Your objective. Print the items word for word, from the line that contains "In the context of this image, is" through the end of the items, including both of those lines.

>> Start Material

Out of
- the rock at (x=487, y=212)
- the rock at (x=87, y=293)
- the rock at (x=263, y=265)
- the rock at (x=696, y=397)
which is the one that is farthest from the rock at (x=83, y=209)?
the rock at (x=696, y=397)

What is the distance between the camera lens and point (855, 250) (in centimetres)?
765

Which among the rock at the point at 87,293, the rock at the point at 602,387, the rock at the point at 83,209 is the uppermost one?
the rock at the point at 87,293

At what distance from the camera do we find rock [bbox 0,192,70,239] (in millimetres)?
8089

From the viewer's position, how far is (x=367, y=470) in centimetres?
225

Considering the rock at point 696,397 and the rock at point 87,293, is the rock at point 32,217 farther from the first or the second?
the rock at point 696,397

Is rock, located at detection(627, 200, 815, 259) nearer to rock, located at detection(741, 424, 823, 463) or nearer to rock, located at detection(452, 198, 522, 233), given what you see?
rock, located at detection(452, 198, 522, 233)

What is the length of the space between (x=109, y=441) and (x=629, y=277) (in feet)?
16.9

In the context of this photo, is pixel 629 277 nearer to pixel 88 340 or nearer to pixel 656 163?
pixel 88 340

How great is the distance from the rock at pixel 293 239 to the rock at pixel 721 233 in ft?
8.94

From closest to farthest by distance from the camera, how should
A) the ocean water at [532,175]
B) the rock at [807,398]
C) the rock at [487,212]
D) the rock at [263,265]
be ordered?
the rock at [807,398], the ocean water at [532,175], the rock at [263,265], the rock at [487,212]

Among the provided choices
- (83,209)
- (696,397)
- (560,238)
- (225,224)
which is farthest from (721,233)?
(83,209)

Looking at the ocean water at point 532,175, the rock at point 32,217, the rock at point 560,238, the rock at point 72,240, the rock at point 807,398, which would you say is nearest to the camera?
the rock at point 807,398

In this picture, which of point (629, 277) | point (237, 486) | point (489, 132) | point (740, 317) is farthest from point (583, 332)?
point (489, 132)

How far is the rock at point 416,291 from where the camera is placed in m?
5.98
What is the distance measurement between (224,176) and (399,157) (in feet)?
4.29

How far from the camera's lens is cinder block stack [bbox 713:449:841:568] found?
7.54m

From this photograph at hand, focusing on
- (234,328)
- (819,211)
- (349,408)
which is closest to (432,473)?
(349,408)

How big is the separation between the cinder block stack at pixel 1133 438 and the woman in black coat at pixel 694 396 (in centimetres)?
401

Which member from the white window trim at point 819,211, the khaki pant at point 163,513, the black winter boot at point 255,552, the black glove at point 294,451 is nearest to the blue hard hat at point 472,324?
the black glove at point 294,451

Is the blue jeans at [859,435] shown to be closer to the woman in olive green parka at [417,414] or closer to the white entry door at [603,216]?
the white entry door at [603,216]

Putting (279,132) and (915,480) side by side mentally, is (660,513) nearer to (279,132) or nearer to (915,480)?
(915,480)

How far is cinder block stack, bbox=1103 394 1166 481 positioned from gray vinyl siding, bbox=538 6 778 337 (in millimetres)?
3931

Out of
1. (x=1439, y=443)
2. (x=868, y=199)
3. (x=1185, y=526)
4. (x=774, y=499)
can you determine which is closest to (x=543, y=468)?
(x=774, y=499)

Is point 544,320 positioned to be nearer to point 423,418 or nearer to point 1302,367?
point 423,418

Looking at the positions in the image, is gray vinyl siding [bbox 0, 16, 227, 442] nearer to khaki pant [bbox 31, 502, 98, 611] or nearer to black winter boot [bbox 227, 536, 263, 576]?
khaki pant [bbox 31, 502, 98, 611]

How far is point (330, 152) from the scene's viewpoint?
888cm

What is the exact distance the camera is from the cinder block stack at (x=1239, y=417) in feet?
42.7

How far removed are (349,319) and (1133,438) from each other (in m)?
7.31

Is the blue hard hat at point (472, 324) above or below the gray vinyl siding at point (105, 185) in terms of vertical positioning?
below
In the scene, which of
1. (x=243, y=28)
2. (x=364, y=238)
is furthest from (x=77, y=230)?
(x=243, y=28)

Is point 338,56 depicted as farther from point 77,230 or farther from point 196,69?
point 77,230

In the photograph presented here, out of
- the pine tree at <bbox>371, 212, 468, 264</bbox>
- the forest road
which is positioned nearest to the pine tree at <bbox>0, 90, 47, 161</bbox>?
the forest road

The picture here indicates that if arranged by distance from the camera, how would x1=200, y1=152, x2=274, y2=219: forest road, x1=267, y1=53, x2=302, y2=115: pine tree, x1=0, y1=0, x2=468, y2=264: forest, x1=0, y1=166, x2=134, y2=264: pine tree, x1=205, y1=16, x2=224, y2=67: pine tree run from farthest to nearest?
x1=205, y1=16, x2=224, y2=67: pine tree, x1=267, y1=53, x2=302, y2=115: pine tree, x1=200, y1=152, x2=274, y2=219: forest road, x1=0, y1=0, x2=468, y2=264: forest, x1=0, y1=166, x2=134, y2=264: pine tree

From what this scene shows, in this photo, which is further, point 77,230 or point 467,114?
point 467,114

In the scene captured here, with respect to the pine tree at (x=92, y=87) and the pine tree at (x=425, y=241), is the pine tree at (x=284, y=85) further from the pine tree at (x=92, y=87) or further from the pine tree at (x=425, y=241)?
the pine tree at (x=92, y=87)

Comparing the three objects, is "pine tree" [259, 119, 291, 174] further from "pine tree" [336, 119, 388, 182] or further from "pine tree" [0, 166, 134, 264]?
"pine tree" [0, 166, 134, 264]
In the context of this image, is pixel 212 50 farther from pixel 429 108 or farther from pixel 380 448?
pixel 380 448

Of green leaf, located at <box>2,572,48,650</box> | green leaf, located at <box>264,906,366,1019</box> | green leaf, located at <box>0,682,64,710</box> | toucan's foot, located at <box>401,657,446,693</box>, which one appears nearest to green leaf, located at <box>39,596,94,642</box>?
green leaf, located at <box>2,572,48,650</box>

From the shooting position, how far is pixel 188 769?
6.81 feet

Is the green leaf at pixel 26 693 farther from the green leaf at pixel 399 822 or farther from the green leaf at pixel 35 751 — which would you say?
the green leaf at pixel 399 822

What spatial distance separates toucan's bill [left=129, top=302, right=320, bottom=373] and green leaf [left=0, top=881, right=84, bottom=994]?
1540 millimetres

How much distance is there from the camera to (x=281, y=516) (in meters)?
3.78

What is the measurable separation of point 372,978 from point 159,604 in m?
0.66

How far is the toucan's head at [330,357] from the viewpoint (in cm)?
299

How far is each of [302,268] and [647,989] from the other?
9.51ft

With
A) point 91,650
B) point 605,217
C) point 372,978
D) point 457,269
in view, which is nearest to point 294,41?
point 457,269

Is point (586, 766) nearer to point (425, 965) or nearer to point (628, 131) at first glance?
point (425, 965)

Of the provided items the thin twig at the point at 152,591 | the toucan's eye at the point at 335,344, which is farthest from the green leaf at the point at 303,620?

>> End Material

Reply.
In the context of this image, is pixel 212 50 farther from pixel 429 108 or farther from pixel 380 448?
pixel 380 448

Of green leaf, located at <box>2,572,48,650</box> | green leaf, located at <box>264,906,366,1019</box> | green leaf, located at <box>0,682,64,710</box> | toucan's foot, located at <box>401,657,446,693</box>, which one appears nearest to green leaf, located at <box>39,596,94,642</box>?
green leaf, located at <box>2,572,48,650</box>

From the shooting position, how far is pixel 188 769?
6.81 feet

Is the green leaf at pixel 26 693 farther from the green leaf at pixel 399 822 or farther from the green leaf at pixel 35 751 — which would you say?
the green leaf at pixel 399 822

What spatial distance separates toucan's bill [left=129, top=302, right=320, bottom=373] and green leaf [left=0, top=881, right=84, bottom=994]?
1540 millimetres

How much distance is there from the camera to (x=281, y=516) (in meters)?
3.78

What is the measurable separation of point 372,978 from point 159,604 in m?
0.66

How far is the toucan's head at [330,357] from the viewpoint (in cm)?
299

How far is each of [302,268] and [647,989] from the other?
9.51ft

With
A) point 91,650
B) point 605,217
C) point 372,978
D) point 457,269
in view, which is nearest to point 294,41?
point 457,269

Is point (586, 766) nearer to point (425, 965) or nearer to point (628, 131) at first glance?
point (425, 965)

Of the provided items the thin twig at the point at 152,591 | the toucan's eye at the point at 335,344, which is farthest from the green leaf at the point at 303,620?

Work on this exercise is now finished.